**WORK TO COMPLETE:**
The copy must match the data word for word and contain no pictures.

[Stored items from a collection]
*** Block opens ***

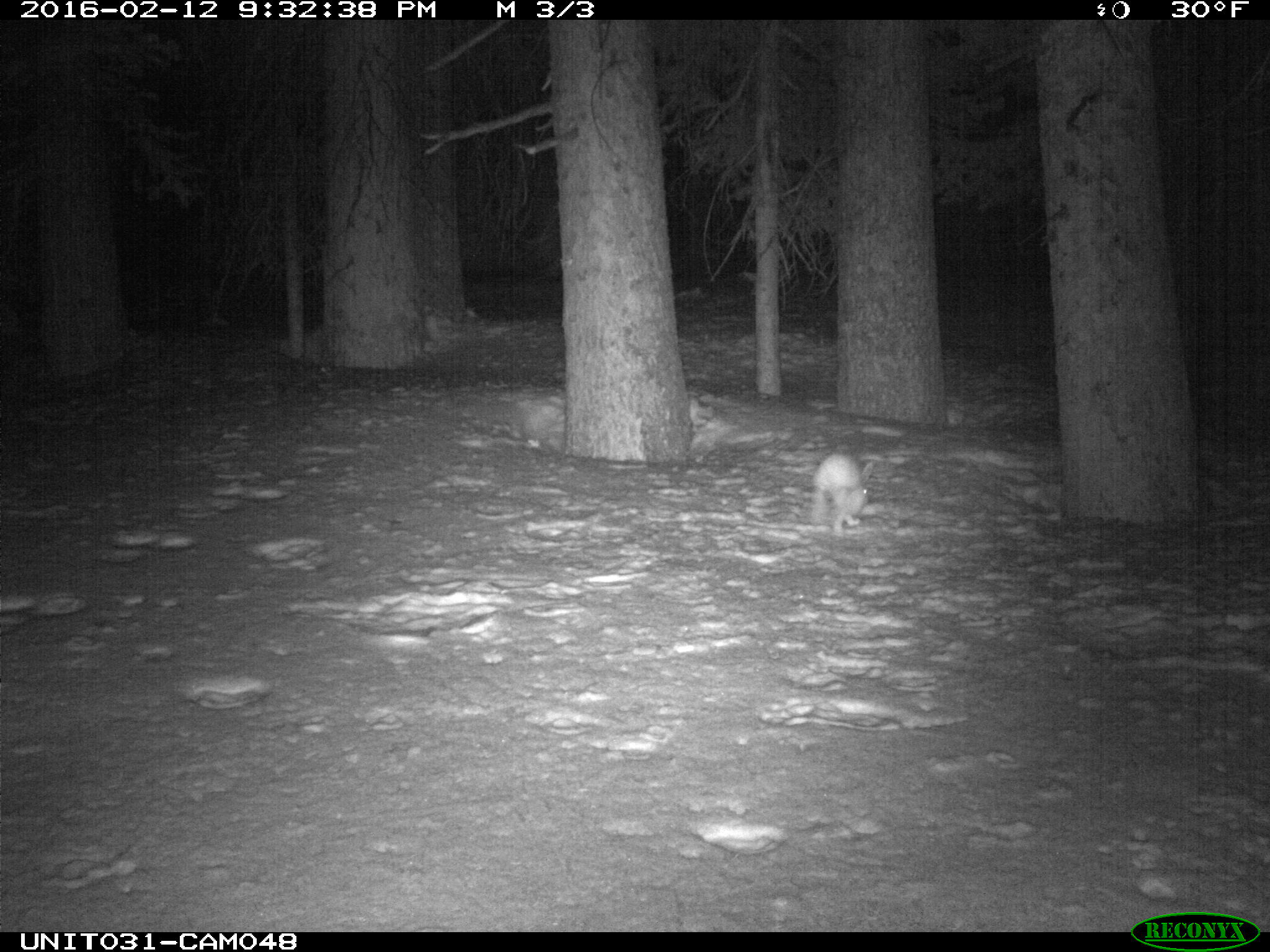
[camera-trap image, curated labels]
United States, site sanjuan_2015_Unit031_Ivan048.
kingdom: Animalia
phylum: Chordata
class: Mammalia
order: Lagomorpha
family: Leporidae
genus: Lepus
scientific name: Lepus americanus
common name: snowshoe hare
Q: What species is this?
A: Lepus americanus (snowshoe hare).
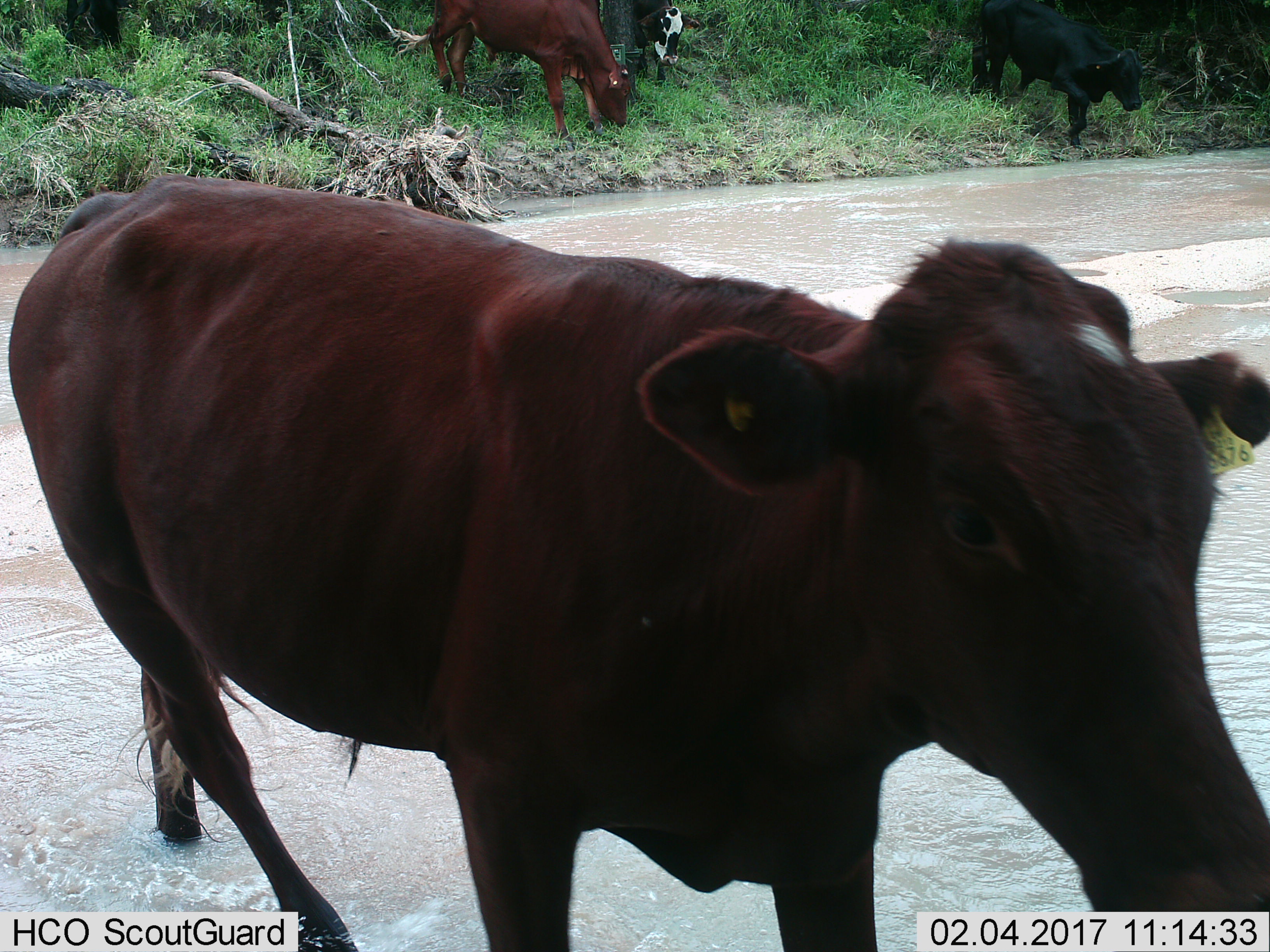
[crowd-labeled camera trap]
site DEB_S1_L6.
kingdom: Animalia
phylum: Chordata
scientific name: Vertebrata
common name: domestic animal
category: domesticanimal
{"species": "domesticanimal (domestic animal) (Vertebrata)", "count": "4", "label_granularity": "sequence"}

*** Block closes ***

**EXERCISE OUTPUT:**
[camera-trap image, curated labels]
United States, site sanjuan_2015_Unit031_Ivan048.
kingdom: Animalia
phylum: Chordata
class: Mammalia
order: Lagomorpha
family: Leporidae
genus: Lepus
scientific name: Lepus americanus
common name: snowshoe hare
Q: What species is this?
A: Lepus americanus (snowshoe hare).
[crowd-labeled camera trap]
site DEB_S1_L6.
kingdom: Animalia
phylum: Chordata
scientific name: Vertebrata
common name: domestic animal
category: domesticanimal
{"species": "domesticanimal (domestic animal) (Vertebrata)", "count": "4", "label_granularity": "sequence"}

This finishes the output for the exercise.